Aku masih terdiam dan mengamatinya. Dia makin tinggi dan agak kurusan serta mapan. Tatapan matanya tetap teduh yang membuatku betah menatapnya lama-lama.

“Kenapa tidak pernah memberi kabar padaku?”

“Kabarku baik seperti yang kamu lihat. Aku meninggalkan Indonesia setelah diusir secara tidak hormat dari rumah ini.”

“Lis.. Kumohon jangan…”

“Maaf, Steve, tapi kurasa sampai kapanpun aku takkan pernah melupakan semua itu.”

“Lis.. kamu tahu.. aku senang dapat melihatmu kembali.. Aku…. Aku masih mecintaimu..”

“Aku takkan kembali. Lusa aku akan pergi lagi. Steve, bukankah kamu bahagia selama ini? Hidup berlimpah kekayaan dan… ditemani wanita cantik..”

“Bukan… dia itu cuma…”

“Cuma calon istri dan belum menjadi istrimu, iya kan?”

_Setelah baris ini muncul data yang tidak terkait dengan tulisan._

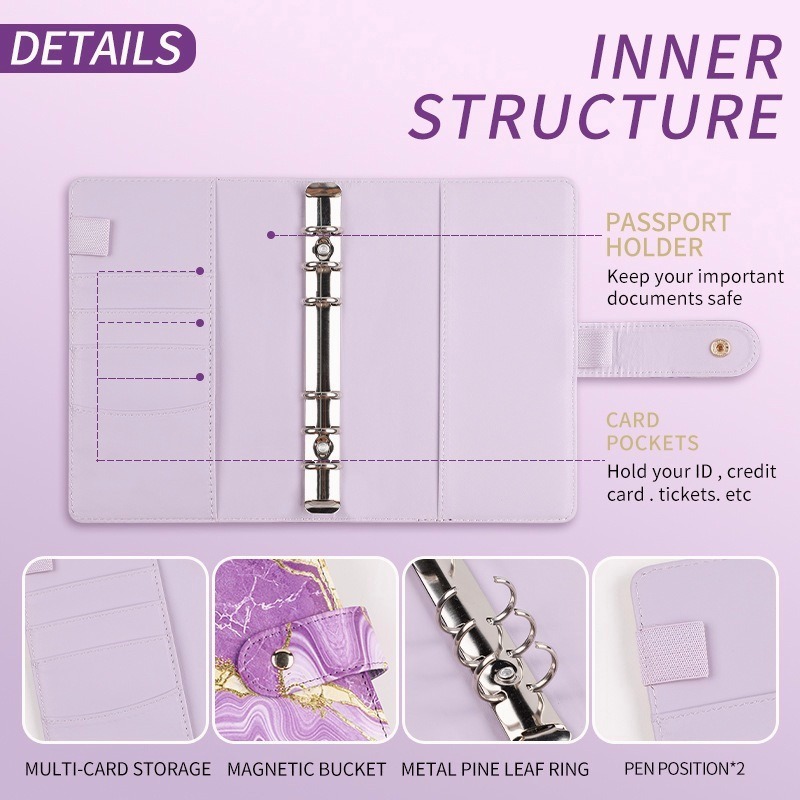 DETAILS

INNER STRUCTURE

PASSPORT HOLDER
Keep your important documents safe

CARD POCKETS
Hold your ID , credit card . tickets. etc

MULTI-CARD STORAGE

MAGNETIC BUCKET

METAL PINE LEAF RING

PEN POSITION*2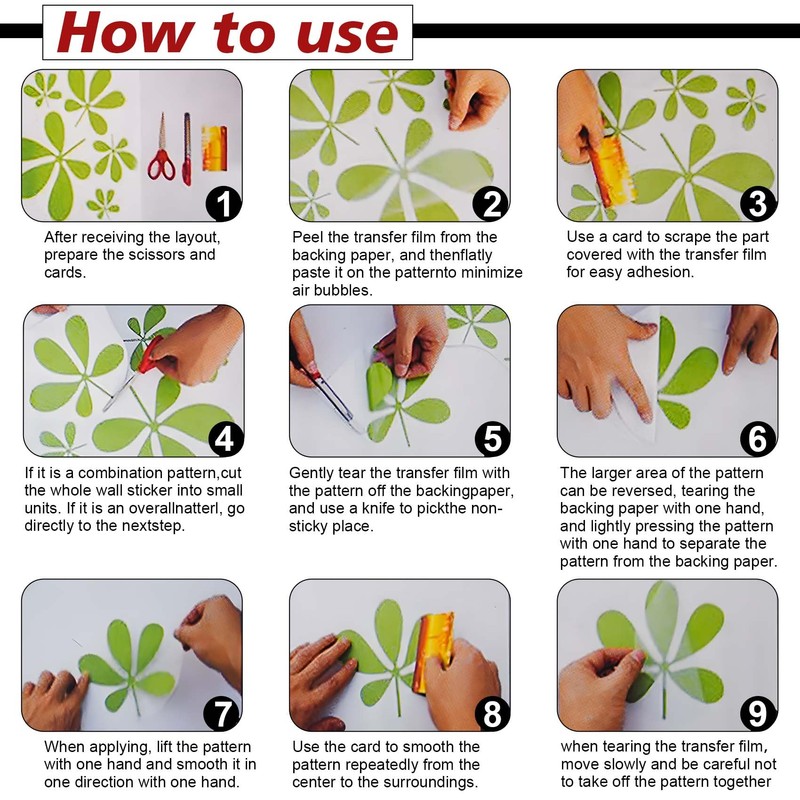 How to use

1

After receiving the layout, prepare the scissors and cards.

2

Peel the transfer film from the backing paper, and thenflatly paste it on the patternto minimize air bubbles.

3

Use a card to scrape the part covered with the transfer film for easy adhesion.

4

If it is a combination pattern,cut the whole wall sticker into small units. If it is an overallnatterl, go directly to the nextstep.

5

Gently tear the transfer film with the pattern off the backingpaper, and use a knife to pickthe non-sticky place.

6

The larger area of the pattern can be reversed, tearing the backing paper with one hand, and lightly pressing the pattern with one hand to separate the pattern from the backing paper.

7

When applying, lift the pattern with one hand and smooth it in one direction with one hand.

8

Use the card to smooth the pattern repeatedly from the center to the surroundings.

9

when tearing the transfer film, move slowly and be careful not to take off the pattern together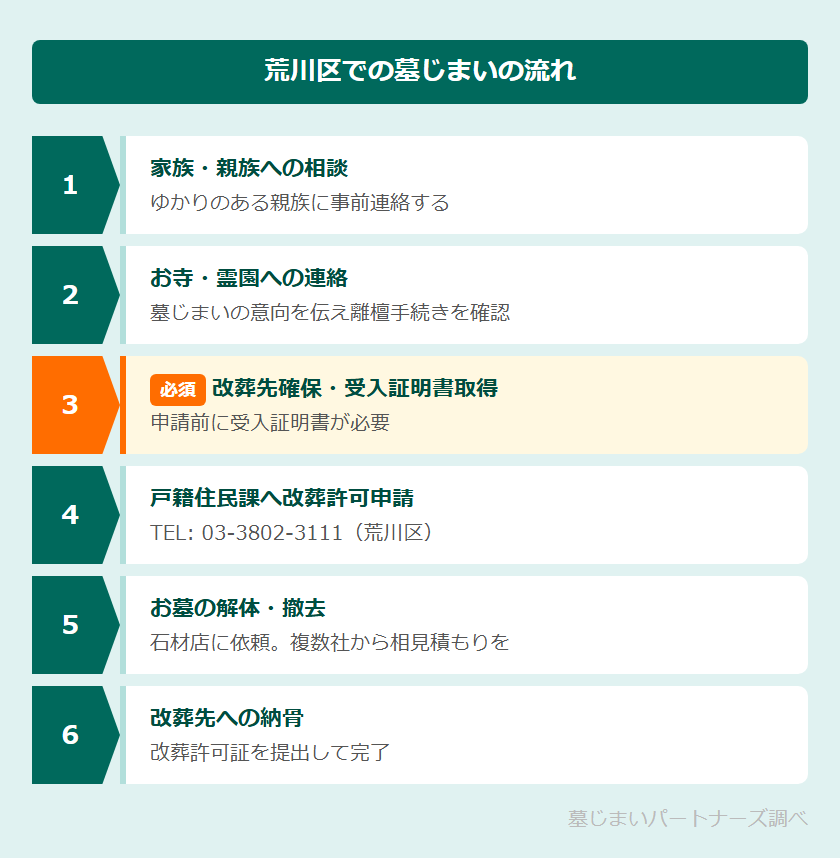 荒川区での墓じまいの流れ

1
家族・親族への相談
ゆかりのある親族に事前連絡する

2
お寺・霊園への連絡
墓じまいの意向を伝え離檀手続きを確認

3
必須 改葬先確保・受入証明書取得
申請前に受入証明書が必要

4
戸籍住民課へ改葬許可申請
TEL: 03-3802-3111（荒川区）

5
お墓の解体・撤去
石材店に依頼。複数社から相見積もりを

6
改葬先への納骨
改葬許可証を提出して完了

墓じまいパートナーズ調べ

“Lis… dengarkan aku please...”

“Sekali lagi maaf, Steve. Aku harus pergi sekarang. Selamat tinggal!”

“Lis…”

Segera kutepiskan tangannya dan berlari kecil menuju ujung jalan tempat mobilku berhenti.
Inilah keputusan yang kuambil. Semoga aku mengambil keputusan yang tepat. Melupakan semua hal yang berkaitan dengan mimpi burukku. Aku masih mencintai Steve, sampai selamanya dia tetap menempati bagian di hatiku, namun aku tak bisa menerimanya kembali hadir dalam kehidupanku sekarang ini. Biarlah kenangan bersamanya terkubur dalam rumah itu. Aku akan mengingat semuanya sebagai kenangan terindah dalam hidupku. Kenangan pahit akan kulupakan begitu aku meninggalkan negara ini lusa. Inilah kisah petualangan hidupku. Seorang gadis SMA yang hidup berkelimpahan harta dalam sekejap kehilangan semuanya dan harus berusaha hidup susah dan mencoba ha-hal baru yang tak pernah kulakukan sebelumnya. Seberat apapun itu, aku bangga karena aku mampu melewati itu semua. Aku juga bersyukur pada Tuhan karena Dia masih membimbingku melewati ini semua.